To distinguish between size and charge effects thorough characterisation of membrane, natural
organics and ionic environment was carried out. Membrane zeta potential was determined as a function
of the ionic environment and the intrinsic membrane rejection was measured with dextran, ionic
solutions and synthetic surface water.
The behaviour of three thin film composite (TFC) and one cellulose acetate (CA) membranes was
studied as a function of solution chemistry (pH, ionic composition and strength, calcium concentration,
and organic type). Rejections of DOC, UV254nm, as well as the cations calcium and sodium were
measured.

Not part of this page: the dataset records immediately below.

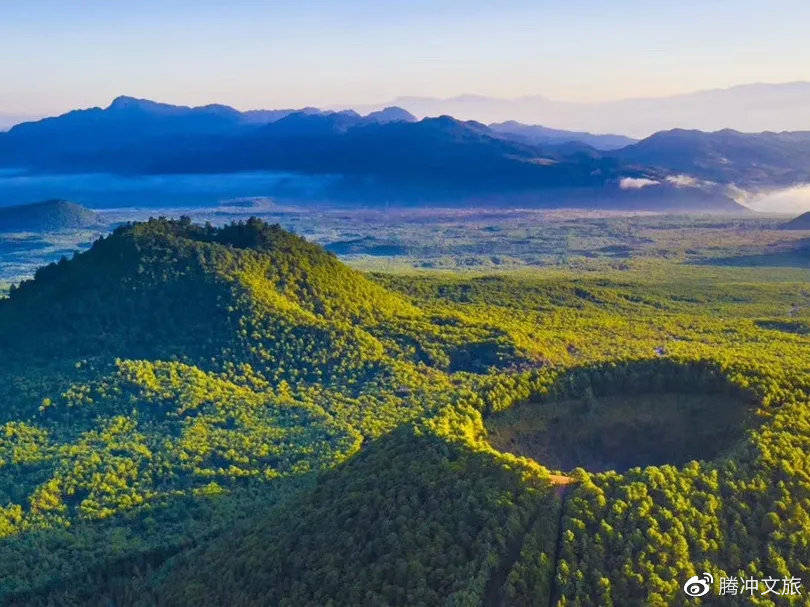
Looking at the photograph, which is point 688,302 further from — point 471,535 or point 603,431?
point 471,535

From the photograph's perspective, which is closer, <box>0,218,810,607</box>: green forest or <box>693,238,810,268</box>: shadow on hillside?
<box>0,218,810,607</box>: green forest

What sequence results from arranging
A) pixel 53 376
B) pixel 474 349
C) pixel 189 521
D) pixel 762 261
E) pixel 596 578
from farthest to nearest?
pixel 762 261 → pixel 474 349 → pixel 53 376 → pixel 189 521 → pixel 596 578

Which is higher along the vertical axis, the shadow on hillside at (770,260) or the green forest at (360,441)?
the green forest at (360,441)

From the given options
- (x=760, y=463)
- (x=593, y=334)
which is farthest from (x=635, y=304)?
(x=760, y=463)

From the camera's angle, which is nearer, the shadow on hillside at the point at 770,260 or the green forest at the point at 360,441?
the green forest at the point at 360,441

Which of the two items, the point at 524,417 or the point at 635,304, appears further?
the point at 635,304

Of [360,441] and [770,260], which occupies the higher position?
[360,441]

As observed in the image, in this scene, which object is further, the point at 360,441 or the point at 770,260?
the point at 770,260

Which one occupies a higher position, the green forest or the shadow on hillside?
the green forest
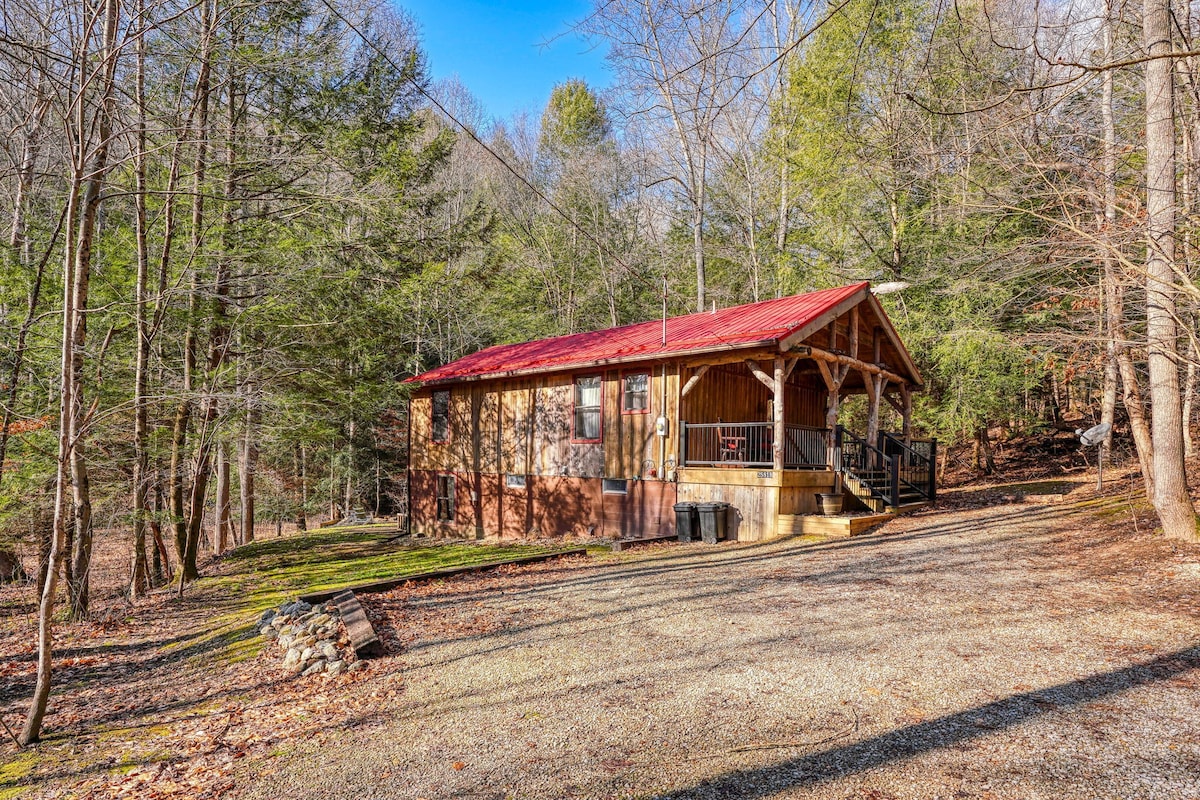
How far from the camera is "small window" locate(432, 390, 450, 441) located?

Natural organics in selected feed and permeate samples were also characterised using liquid
chromatography organic carbon detection (LC-OCD) which allows the characterisation of the organic
fractions in the low concentration permeates and hence give insight into the rejection of low molecular
mass (LMM) organics. The retention of such LMM compounds is important due to their impact on the
microbiological regrowth potential of the product water
The results emphasised that charge and size are both important for cations and low molecular mass
acids. While the bulk of the natural organics are retained due to size exclusion that is independent on
solution chemistry for the membranes investigated, the retention of LMM acids follows different
mechanisms. The analysis of organic fraction in the permeates showed that the rejection of low
molecular mass acids is strongly pH, and thus charge, dependent while this effect of solution chemistry
on the LMM acids was masked when only bulk organic rejection was measured.